3. Conformation-independent dissimilarity scoring
Often, it can be hard to identify or quantify subtle differences between models, especially when attempting to do so by simply superposing structures and inspecting them manually. This can be even more challenging when the compared models cannot be easily/unambiguously superposed, such as when the models undergo conformational change. However, this task can be made dramatically easier by investigating the conservation of local structure, which can provide great insight.
ProSMART reports various residue-based local dissimilarity scores which pertain to the conservation of backbone and side-chain conformation. Results regarding alignment, superposition, rigid substructure identification and residue-based scoring may be visualized using the popular molecular-graphics software CCP4mg (McNicholas et al., 2011) and PyMOL (Schrödinger). Residues are coloured using an intuitive gradient (colours and gradient scales may be chosen) representing various levels of dissimilarity. This default output can provide useful information that can be hard to achieve manually and at the same time easily and automatically produce publication-quality graphical representations of structural analyses. In particular, the ProSMART interface within CCP4mg offers powerful functionalities, including the ability to alter colours and gradients in real time.
The examples in this section involve publicly available models of macromolecular structures deposited in the Protein Data Bank (Berman et al., 2002). These models are referenced using their PDB IDs and chain identifier codes. All examples correspond to default ProSMART comparison using a fragment length of nine residues.
3.1. Residue-based local backbone conservation scores
We exploit the fact that a particular residue may belong to multiple aligned fragments by identifying multiple ways of scoring. Referred to as the Procrustes, Flexible and Hinging scores4, these scores provide complementary information and can be used in concert to analyse the local structural environments of residues.
Of the three backbone scores, the Flexible score is often of most practical interest and thus is always recommended as a first port of call, especially when comparing structures that are not near-identical in sequence. For example, in Fig. 2 it is evident that local backbone structure is preserved in many regions (coloured yellow), including many loops, despite the low sequence homology between the compared structures. Simultaneously, it is easy to identify which regions are structurally dissimilar (coloured red).
The Flexible score can also help to identify whether structural regions are internally near-identical, even if the compared models adopt dramatically different global conformations. For example, Fig. 3 shows an example of comparing a model of barnase with a domain-swapped form. By simply looking at the structures manually, it can be hard to determine the degree to which the domain swap induces conformational change of the backbone. Colouring the models using the Flexible score (Fig. 3a) reveals that the backbone is highly structurally preserved everywhere except for the few residues involved in the hinge (which are coloured red).

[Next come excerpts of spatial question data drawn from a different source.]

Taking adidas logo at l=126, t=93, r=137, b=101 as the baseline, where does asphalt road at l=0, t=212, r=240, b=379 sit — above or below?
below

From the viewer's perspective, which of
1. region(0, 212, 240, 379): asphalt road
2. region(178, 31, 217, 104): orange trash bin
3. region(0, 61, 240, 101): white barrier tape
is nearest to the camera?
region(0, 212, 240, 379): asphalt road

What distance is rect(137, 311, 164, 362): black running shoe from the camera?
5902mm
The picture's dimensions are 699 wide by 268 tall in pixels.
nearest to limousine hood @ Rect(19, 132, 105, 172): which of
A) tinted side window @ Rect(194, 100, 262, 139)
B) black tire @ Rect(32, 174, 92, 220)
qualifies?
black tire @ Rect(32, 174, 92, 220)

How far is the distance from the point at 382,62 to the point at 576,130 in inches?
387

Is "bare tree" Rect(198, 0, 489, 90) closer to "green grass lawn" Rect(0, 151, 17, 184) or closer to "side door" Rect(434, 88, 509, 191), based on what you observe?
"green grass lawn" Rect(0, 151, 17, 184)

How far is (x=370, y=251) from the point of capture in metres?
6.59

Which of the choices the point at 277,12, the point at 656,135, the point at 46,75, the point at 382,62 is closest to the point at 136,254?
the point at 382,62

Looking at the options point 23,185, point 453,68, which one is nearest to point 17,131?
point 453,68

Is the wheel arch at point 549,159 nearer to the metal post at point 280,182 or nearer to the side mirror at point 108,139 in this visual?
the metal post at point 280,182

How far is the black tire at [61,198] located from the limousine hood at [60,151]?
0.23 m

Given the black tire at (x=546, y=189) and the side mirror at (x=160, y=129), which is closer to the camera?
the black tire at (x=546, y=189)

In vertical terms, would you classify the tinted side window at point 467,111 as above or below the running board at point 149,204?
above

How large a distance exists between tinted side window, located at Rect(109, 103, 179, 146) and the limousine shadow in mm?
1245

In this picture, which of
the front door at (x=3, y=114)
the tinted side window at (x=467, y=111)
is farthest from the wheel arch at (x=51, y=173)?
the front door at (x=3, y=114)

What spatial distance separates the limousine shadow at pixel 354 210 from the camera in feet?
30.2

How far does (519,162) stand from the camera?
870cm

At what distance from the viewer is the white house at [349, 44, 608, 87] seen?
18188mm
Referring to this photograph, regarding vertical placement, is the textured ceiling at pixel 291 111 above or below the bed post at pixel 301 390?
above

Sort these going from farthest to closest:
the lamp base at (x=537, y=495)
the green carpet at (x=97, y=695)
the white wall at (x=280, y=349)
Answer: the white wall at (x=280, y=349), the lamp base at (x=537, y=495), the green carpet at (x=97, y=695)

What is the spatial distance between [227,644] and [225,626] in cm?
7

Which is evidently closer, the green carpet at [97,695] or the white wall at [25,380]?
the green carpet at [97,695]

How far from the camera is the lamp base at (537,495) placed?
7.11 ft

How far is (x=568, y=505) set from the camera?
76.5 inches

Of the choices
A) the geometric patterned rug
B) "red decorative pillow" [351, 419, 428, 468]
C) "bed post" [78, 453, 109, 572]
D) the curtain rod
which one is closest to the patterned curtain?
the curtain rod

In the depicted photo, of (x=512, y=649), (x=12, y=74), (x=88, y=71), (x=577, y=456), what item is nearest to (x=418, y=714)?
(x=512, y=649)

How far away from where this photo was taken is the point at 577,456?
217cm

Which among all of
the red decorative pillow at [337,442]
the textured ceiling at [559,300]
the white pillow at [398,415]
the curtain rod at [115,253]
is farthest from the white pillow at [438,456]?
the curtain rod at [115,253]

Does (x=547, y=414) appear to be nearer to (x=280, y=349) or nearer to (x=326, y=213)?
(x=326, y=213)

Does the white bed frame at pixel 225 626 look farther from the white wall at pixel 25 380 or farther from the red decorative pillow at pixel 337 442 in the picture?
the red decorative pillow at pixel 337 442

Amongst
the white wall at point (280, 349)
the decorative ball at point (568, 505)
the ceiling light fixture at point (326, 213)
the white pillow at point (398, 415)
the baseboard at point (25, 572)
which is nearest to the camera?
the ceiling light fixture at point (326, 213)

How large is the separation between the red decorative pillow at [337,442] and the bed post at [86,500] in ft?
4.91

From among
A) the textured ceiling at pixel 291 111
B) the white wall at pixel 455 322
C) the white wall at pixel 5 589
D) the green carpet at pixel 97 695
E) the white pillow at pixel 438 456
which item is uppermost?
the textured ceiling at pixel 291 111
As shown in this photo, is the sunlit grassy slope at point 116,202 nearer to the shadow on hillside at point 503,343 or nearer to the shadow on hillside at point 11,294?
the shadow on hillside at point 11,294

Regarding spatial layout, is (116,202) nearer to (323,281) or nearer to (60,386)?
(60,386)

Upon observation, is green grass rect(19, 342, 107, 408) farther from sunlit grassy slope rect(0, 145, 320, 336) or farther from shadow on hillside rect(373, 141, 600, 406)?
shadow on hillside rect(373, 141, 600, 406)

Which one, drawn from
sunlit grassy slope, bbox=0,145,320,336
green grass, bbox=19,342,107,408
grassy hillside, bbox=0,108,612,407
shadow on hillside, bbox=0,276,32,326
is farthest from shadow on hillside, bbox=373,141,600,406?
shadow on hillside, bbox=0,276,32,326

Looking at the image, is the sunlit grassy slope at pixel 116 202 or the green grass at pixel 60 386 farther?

3.2. Comparison of side-chain conformations
Further to scores describing the backbone structural dissimilarity, ProSMART provides various measures of the conformational conservation of side chains relative to their local coordinate frames, including the side-chain r.m.s.d. score and the maximal deviation over all atoms in the residue. These scores only make sense for sequence-identical residues with low Flexible scores. The side-chain r.m.s.d. is the average distance between corresponding side-chain atoms in the target residue pair after local superposition. When comparing non-identical structures with high structural similarity (for example mutants) the distance between average positions of side-chain atoms may be used, as it can be calculated for residues with different amino-acid types. Results should be interpreted contextually, remembering that side chains from different amino acids will have different score distributions.
This functionality may be used to compare close homologues whether in the same or different global conformational states. For example, in Fig. 3(b) consideration of the side-chain r.m.s.d. score allows the immediate visual location of side chains that adopt similar and different conformations in the two models. This can be useful in various situations, for example to investigate and visualize differences in side-chain conformation in sites of interest or the effects of external influences such as small-molecule and metal binding, biological assembly and crystal packing.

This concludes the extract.